Now, Arrington runs a for-profit news site that sells advertising, so obviously he’s as keen to pick up new ad dollars as print newspapers are to hold onto them, but he also raises this quite plausible scenario: “This could save local governments potentially thousands of dollars on advertising, while reaching a greater audience. This situation can be exacerbated in the future as small weekly newspapers inevitably close their doors and then some localities (under the current law) would have to reach out to the nearest daily newspaper (in some cases 50 miles away?) to publish their public notices at a cost three or four times higher to reach an even smaller segment of their local community.” Why should the law require a county to advertise in a declining delivery mechanism in another locality – with an out-of-state company – when there’s a locally owned online news organization serving that county? And consider this: Most newspaper websites have a paywall so readers have to pay twice to read the legal notices – once as taxpayers and again as subscribers, either print or online. Many online sites, operating with different business models, have free access. If the goal is wider distribution of public notices, should that matter?

On Jan. 13, Lee Enterprises – the Iowa-based company that owns many of the daily newspapers in Virginia – laid off every opinion editor in the state except for one in Richmond. One of those jettisoned journalists, Martin Davis in Fredericksburg, promptly launched F2S, an online news site covering Fredericksburg and its two neighboring counties, Spotsylvania and Stafford. That’s a pretty classic startup story.

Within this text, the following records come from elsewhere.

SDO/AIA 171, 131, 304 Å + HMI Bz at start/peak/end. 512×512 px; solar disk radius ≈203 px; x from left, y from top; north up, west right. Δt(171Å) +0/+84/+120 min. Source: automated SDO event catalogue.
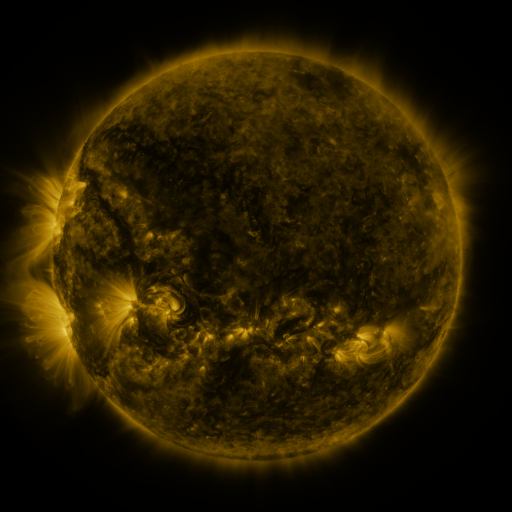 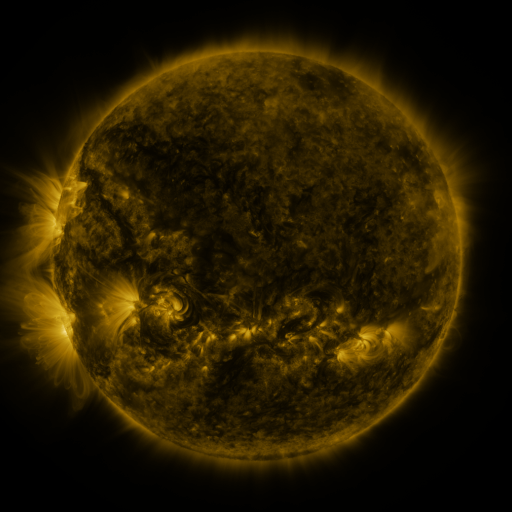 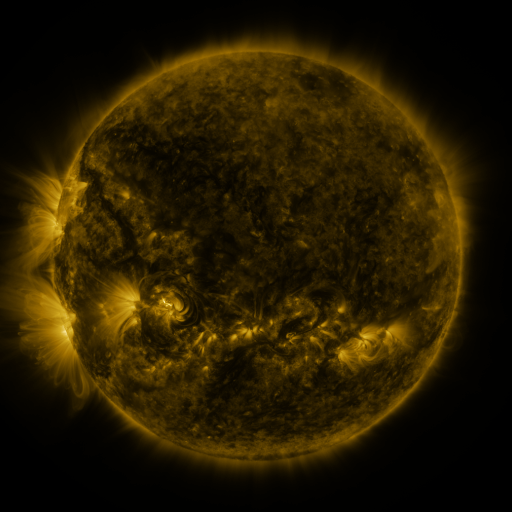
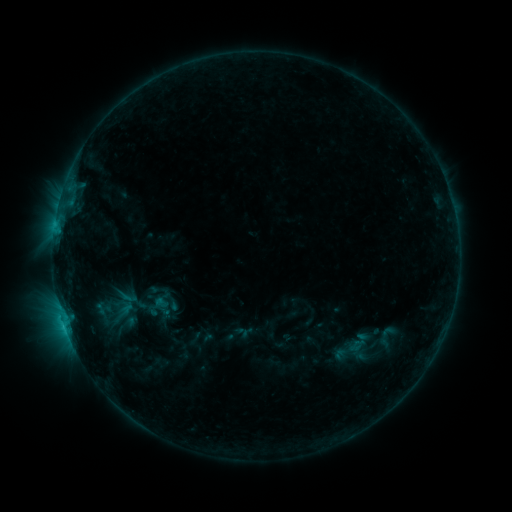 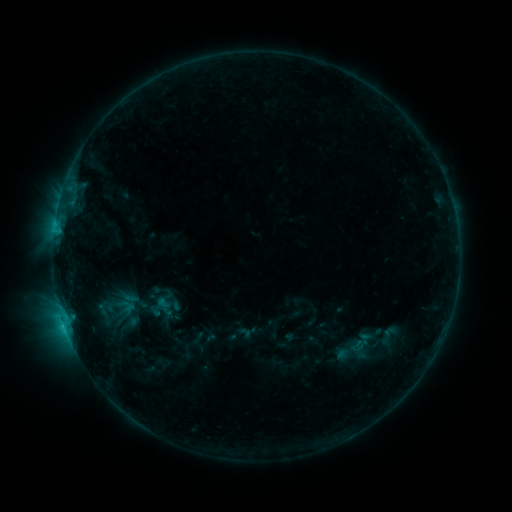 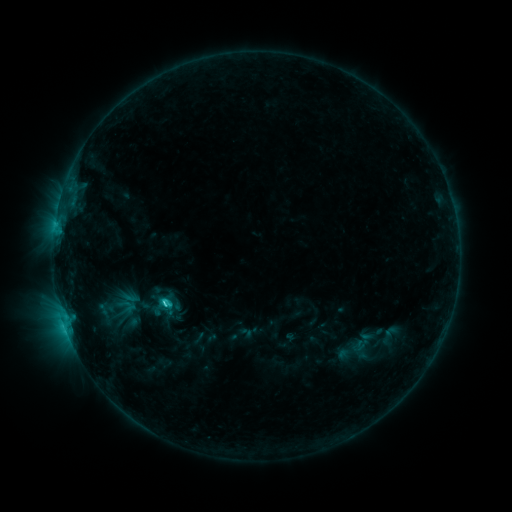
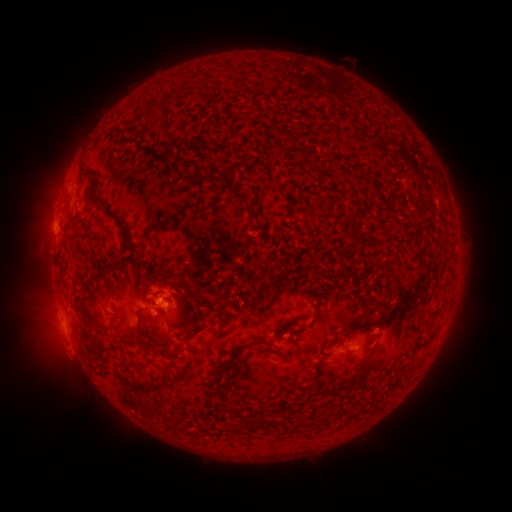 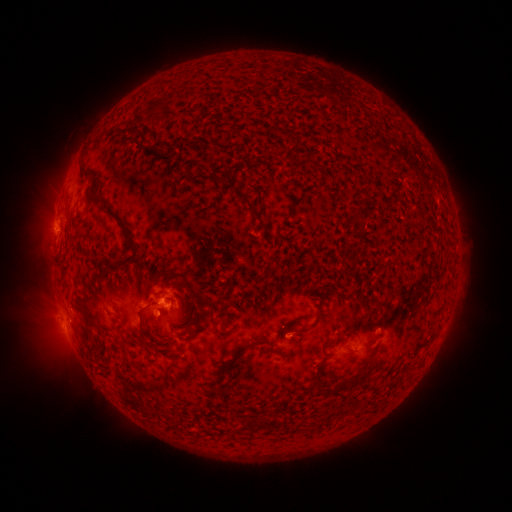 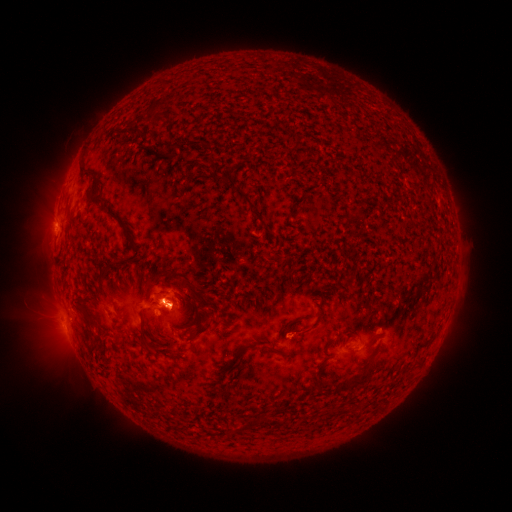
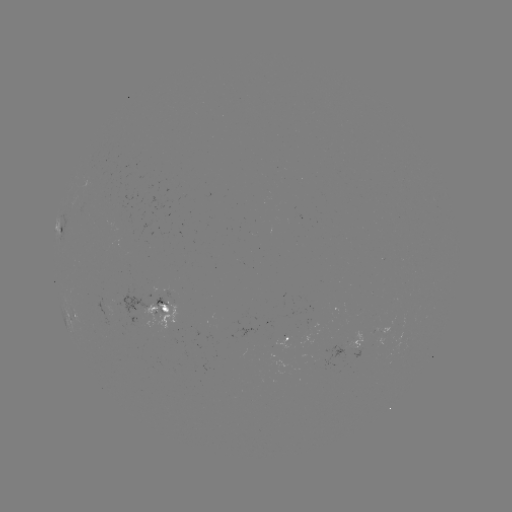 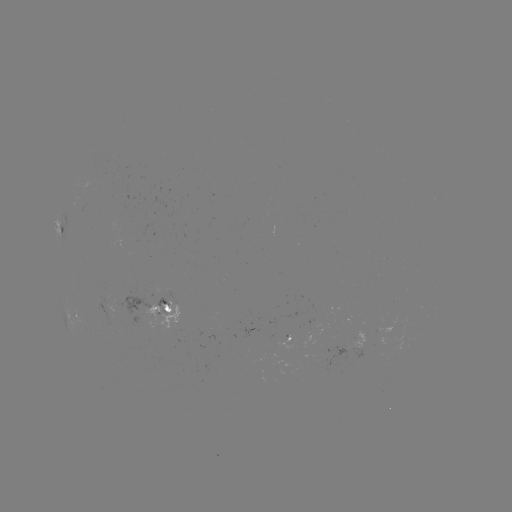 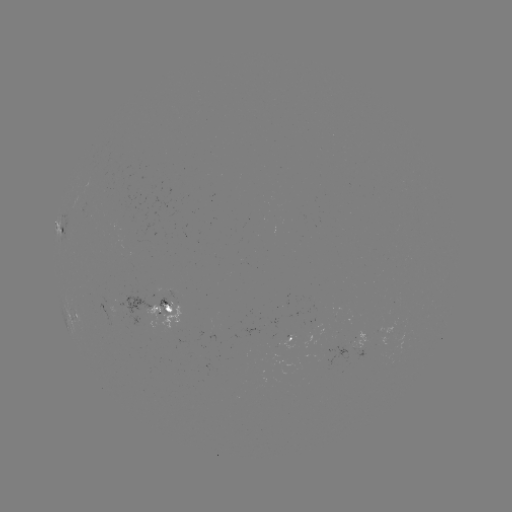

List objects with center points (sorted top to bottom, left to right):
emerging-flux region: (164, 292)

In Roanoke, laid-off Roanoke Times reporter Hendri Gendreau started The Roanoke Rambler. One thing is certain: In the coming years, we’re going to see a lot more online news sites. Some of these are for-profit, some of these are nonprofit, some take advertising, some don’t, but they are almost all local creations, not products of some distant corporation or hedge fund. The free market is a wonderful thing. State law, though, acts as if these news sites don’t exist. State law thinks it’s still 1923, not 2023.

The top pop song that year was “Parade of the Wooden Soldiers” by Paul Whiteman and His Orchestra. You’d be hard-pressed to find that on vinyl these days. But guess what? It’s on Spotify. Even a long-dead band leader has gotten with the times. Will Virginia’s public notice law?